▸ **Given passage**:
↓

First issue of ‘Ekphrasis’

Ekphrasis_14Hills_2014

This Spring, I contributed a poem to a great new publication, Ekphrasis, edited by Monique Mero-Williams and produced by Fourteen Hills and Voices/Visions. I was assigned an image (“Guest” by Jennifer O’Keeffe) and asked to respond. I wrote “Hottub Exegesis”. It is a lovely journal, with nice heft in the hands, and I hope they make many more of them.

hottubexegesis

 

 

The Fetish is Everywhere

falcon

Today, a girl in a white dress missed her bus.

She ran to catch it, crowded though it was

—I am not one, well, I haven’t, her thighs.

Ay, this Lolita look is all the rage.

 

She ran to catch the crowded city bus,

I stepped aside, to let her pass me by—

Ay, this Lolita look is all the rage.

How she pounded, pounded on the gliding door.

 

I stepped aside to let her pass me by,

From the cypress came a falcon, leaden winged,

How she pounded alongside the gliding door,

I saw the bird’s black head, its heavy dash.

 

From a cypress came the falcon, leaden winged

To the median of this busy four-lane street.

I saw the bird’s black head, its heavy dash,

It ate from off its talons an impaled thing.

 

In the median of this busy four-lane street,

I watched the falcon eat around its toe,

It ate from off its talons an impaled thing,

The girl in the white dress had missed the bus.

 

I watched the falcon eat around its toe,

Her dress was also there, also the rage,

The girl in the white dress, her legs, the chase—

I can’t decide the meaning of it: “slayed”.

 

Her dress was also there, also the rage,

The falcon flew directly to the sea,

The girl in the white dress sat on the bench

And I was left, to hold the bird with me.

I step outside shaped like a rune

dolni-willendorf-lespugue

I step outside shaped like a rune, my hands up to feel for the sun’s rays and legs bent to scuttle away, to jump back inside my home if need be. If need be I can insulate myself from the weather, the endless weather, and be the same. The sane same, I can be. Today I am shaped like a rune, I’m curious and translatable, the sun touches all. I step outside and then I’m like a battery, my skin charges, two bars, three bars, four, and I’m warm. I’ll carry it away, away inside and in the car, my skin holds the sun. Bursts and waves, the sun. Radiated and clean, my skin. Caressed and beaten, throughout the day, the sun on me. Day of Radiance on the radio.

I step outside shaped like a peg, my arms at my sides, like a Donii, a woman-peg, laden with flesh and bouncing lightly. Bouncing lightly, the sun off the moon, and back onto the grass, into which I root myself. I point down and then all around, I write light to a camera. I am shaped like a peg, I’m unified and useful, the moon is enough in its changes. Just half, just a sip of moon, it’s enough, only leave me desiring.

↑

▸ **Supplied information**:
↓

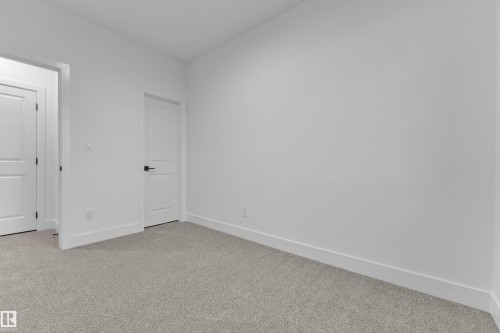 Empty room - 4213 63 Street, Beaumont, AB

↑

▸ **Required tasks**:
(A) Sum up the blog post in two sentences.
(B) Please carry the blog post forward, picking up right after its final sentence.
The material has no connection to the blog post.

▸ **Expected results**:
(A) The post says the writer contributed the poem "Hottub Exegesis" to the new journal Ekphrasis, edited by Monique Mero-Williams and produced by Fourteen Hills and Voices/Visions, after being assigned the image "Guest" by Jennifer O'Keeffe. It then presents the poem "The Fetish is Everywhere," in which a girl in a white dress misses a crowded bus while a falcon eats an impaled thing in the median of a four-lane street, and a prose piece, "I step outside shaped like a rune," about stepping outside to take in the sun and the moon.

(B)
I step outside and I roam, I’m off from the jamb-go and all the insulation of the house is packed onto my prudish body. I am off, turned on, I look through a visor made of packing tape, at the world or the new walls. Dense grasses and egret limbs overtake me. I have scared a blue heron and another condor retires. The nettles on the hill pull at my faux fur, the fibers drift up in seed pod smoke. Where there’s only a sheer backing left, the wind of all changes rustles over true skin.

My Sister Down a Green Road

sisterroad

I can see my sister walking down a green road in early spring. The ice is in its first thaw. The trees sway, remembering the breeze. The farmer’s fields beside the road are heavy with clodded loam and aching rotted twigs. Black birds flap chilled mist from their wings and swoop.

She is walking down that road, the fingers of one hand flared in the direction of the the moss. She is lumbering; her one foot turns inward with each step. Her head is foremost, propelled by an unwomanly hunch. Loose strands of hair caress her cheek and slap the collar of her jacket.

I can see her on this road, how others might see her. Her fairness encouraged by the fair wind, the heat of her and the cool of all forming their ruddy rouge, the unwanted sign. She holds back a tide with that brave hunch. Her dark eyes are stones, old and everywhere, unbefitting the sweet face.

I can see her walking down a green road, crouched from where I am, inside her pocket. Her fist is here with me, in the pocket. Her thumb is chewed and cracked – Beauty’s surprise. I study the pulse at her wrist, even, and test the clench of her fingers, odd.

The green road is a pile behind us. Past the lining of her pocket, past the sockets of my eyes.

Phone

mofone

Hank Skeels stands at the entrance to Club Throb, the hottest, keeping watch over the VIP guests as they ooze in with perfect timing. The regular guests come wide-eyed as they please and Hank can’t blame them. He bars the inelegant riff-raff, the dirty phoneless.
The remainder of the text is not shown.